Rotation-Activity Relation of Ca II and Mg I Infrared Emission Lines of Young Stars

To reveal the detail of the internal structure, the relationship between chromospheric activity and the Rossby number, $N_{\rm R}$(= rotational period $P$ / convective turnover time $\tau_{\rm c}$), has been extensively examined for main-sequence stars. The goal of our work is to apply the same methods to pre-main-sequence (PMS) stars and identify the appropriate model of $\tau_{\rm c}$ for them. Yamashita et al. (2020) investigated the relationship between $N_{\rm R}$ and strengths of the Ca I\hspace{-.1em}I infrared triplet ($\lambda 8498, 8542, 8662 $ $\, \mathrm{\angstrom}$) emission lines of 60 PMS stars. Their equivalent widths are converted into the emission line to the stellar bolometric luminosity ratio ($R^{\prime}$). The 54 PMS stars have $N_{\rm R} < 10^{-1.0}$ and show $R^{\prime} \sim 10^{-4.2}$ as large as the maximum $R^{\prime}$ of the zero-age main-sequence (ZAMS) stars. However, because all $R^{\prime}$ was saturated against $N_{\rm R}$, it was not possible to estimate the appropriate $\tau_{\rm c}$ model for the PMS stars. We noticed that Mg I emission lines at $8807.8 \, \mathrm{\angstrom}$ is an optically thin chromospheric line, appropriate for determination of the adequate $\tau_{\rm c}$ for PMS stars. Using the archive data of the AAT/the University College London Echelle Spectrograph, we investigated the Mg I line of 52 ZAMS stars.
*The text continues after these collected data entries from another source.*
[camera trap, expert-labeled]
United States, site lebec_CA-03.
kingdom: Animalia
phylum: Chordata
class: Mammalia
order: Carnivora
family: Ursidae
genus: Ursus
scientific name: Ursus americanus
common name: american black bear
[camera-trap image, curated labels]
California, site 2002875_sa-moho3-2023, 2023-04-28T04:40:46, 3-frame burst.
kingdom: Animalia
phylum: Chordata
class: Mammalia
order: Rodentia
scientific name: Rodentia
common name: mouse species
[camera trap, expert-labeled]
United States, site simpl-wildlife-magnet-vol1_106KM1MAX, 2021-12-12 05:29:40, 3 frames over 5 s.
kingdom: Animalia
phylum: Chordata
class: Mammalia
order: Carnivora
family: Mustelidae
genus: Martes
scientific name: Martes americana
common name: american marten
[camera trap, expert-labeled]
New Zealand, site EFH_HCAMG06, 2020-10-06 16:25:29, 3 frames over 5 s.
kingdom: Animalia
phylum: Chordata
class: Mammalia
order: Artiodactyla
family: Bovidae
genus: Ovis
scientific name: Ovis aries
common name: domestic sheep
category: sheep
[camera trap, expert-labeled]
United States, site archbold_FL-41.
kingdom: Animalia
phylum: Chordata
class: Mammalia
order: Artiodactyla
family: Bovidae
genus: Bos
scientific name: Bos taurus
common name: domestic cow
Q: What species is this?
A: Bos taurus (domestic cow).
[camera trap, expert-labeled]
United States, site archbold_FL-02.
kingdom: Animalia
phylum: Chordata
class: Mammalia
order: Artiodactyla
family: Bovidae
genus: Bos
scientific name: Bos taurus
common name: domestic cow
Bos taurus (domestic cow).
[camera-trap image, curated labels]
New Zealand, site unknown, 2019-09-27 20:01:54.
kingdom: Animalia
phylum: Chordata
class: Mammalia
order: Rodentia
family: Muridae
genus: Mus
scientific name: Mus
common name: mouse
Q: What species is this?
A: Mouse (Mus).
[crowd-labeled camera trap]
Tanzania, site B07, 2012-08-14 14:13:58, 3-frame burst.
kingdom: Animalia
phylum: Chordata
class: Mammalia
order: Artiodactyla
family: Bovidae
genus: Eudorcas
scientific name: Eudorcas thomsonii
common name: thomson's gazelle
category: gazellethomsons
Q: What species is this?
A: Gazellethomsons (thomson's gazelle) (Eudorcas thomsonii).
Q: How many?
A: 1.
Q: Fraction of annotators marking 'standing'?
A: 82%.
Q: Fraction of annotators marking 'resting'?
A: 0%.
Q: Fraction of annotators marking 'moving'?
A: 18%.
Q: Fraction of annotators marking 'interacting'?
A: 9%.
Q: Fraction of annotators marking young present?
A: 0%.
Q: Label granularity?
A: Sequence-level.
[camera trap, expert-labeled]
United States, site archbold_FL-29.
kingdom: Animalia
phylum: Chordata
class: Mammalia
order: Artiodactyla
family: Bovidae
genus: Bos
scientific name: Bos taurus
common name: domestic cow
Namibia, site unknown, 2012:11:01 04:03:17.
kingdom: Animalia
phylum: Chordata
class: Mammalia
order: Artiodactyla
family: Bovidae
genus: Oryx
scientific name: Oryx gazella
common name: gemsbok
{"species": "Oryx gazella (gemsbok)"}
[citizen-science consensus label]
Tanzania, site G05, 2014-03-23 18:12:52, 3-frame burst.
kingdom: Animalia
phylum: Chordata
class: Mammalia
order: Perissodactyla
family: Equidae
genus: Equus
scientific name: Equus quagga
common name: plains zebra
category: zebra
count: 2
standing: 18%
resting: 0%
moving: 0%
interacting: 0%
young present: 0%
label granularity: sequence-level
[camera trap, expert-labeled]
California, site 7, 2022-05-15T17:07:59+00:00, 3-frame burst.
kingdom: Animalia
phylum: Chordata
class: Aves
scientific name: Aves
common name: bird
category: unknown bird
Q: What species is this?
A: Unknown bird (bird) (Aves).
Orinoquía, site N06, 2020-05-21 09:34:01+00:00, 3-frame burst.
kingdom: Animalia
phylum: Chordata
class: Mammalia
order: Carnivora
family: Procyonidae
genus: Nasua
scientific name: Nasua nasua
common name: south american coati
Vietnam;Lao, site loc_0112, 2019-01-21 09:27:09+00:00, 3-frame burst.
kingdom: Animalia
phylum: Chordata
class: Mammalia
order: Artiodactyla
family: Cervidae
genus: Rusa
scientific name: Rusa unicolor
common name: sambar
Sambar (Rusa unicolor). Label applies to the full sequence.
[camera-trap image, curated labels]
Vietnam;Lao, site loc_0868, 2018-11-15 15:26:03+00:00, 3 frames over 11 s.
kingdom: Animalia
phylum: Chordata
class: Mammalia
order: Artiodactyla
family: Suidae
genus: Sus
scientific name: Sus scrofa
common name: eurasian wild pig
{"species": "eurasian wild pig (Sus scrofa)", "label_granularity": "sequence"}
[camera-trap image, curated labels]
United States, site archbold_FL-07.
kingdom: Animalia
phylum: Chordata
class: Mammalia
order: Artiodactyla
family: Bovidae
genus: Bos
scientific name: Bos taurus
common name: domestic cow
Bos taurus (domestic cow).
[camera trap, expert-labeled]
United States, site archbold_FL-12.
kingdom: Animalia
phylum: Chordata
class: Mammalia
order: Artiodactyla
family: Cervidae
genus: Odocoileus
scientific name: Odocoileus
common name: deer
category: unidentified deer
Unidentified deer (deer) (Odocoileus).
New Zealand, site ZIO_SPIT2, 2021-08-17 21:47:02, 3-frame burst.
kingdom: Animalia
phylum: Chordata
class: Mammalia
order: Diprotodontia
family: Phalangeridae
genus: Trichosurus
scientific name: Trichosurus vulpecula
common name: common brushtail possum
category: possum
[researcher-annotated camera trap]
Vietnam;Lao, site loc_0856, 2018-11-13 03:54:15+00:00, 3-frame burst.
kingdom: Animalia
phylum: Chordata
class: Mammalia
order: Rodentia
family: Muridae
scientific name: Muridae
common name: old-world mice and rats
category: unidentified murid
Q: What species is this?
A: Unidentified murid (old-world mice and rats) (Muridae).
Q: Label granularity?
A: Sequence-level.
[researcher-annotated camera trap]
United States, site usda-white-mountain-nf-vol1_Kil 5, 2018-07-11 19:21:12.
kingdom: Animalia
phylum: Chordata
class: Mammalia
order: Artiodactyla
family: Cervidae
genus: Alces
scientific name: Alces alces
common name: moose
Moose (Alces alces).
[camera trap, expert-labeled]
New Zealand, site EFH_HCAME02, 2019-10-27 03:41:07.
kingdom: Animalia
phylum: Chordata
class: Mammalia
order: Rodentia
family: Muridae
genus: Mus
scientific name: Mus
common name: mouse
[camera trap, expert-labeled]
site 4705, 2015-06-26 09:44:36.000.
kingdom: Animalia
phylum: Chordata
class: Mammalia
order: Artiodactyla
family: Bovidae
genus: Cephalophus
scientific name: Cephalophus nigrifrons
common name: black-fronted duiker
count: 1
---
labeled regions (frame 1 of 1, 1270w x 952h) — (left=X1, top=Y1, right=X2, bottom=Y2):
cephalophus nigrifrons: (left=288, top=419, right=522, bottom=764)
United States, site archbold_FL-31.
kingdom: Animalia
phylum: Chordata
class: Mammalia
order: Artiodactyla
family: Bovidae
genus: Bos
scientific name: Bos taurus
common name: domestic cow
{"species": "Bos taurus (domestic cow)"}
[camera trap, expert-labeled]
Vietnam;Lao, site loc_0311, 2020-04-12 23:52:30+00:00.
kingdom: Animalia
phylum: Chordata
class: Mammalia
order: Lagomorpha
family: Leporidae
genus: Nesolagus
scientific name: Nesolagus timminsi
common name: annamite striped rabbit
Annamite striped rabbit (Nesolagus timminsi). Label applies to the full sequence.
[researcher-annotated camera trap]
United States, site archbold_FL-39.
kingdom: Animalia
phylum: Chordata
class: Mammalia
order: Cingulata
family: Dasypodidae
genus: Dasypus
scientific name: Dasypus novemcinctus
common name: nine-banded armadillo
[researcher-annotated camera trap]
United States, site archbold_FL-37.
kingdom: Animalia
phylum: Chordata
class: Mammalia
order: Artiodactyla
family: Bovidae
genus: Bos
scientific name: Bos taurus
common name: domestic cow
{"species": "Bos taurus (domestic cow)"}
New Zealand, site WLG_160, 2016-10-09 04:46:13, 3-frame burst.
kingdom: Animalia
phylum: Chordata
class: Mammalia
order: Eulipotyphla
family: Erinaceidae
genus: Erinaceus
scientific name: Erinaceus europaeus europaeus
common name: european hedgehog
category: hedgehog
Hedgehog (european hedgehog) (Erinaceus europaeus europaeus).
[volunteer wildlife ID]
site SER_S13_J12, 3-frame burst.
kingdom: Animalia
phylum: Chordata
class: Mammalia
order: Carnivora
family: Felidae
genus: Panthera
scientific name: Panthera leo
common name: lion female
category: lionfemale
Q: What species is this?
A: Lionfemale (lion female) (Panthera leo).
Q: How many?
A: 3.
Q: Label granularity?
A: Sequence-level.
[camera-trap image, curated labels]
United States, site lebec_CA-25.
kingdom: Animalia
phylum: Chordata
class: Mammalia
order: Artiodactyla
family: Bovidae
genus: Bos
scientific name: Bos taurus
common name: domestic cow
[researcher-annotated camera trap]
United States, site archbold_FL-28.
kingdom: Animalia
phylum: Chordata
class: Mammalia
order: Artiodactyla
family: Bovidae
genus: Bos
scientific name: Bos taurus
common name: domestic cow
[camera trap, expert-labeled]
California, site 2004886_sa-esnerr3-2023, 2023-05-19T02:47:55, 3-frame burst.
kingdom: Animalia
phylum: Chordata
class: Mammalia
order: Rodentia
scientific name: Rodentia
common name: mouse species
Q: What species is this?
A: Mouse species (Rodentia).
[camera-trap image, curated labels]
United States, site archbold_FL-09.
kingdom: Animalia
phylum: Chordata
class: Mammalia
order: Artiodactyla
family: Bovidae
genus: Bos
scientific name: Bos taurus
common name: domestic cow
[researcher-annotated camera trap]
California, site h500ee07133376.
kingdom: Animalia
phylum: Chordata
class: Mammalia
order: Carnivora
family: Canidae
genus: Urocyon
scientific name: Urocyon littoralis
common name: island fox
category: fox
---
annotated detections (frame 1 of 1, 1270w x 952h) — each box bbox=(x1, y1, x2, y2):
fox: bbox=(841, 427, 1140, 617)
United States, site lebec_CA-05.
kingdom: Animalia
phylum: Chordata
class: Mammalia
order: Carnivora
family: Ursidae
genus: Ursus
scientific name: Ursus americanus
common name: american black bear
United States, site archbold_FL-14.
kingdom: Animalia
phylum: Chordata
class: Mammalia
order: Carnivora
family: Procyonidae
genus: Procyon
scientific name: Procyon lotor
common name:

After subtracting photospheric absorption component, the Mg I line is detected as an emission line in 45 ZAMS stars, whose $R^{\prime}_{\rm Mg I}$ is between $10^{-5.9}$ and $10^{-4.1}$. The Mg I line is not saturated yet in "the saturated regime for the Ca I\hspace{-.1em}I emission lines", i.e. $10^{-1.6} < N_{\rm R} < 10^{-0.8}$. Therefore, the adequate $\tau_{\rm c}$ for PMS stars can be determined by measuring of their $R^{\prime}_{\rm Mg I}$ values.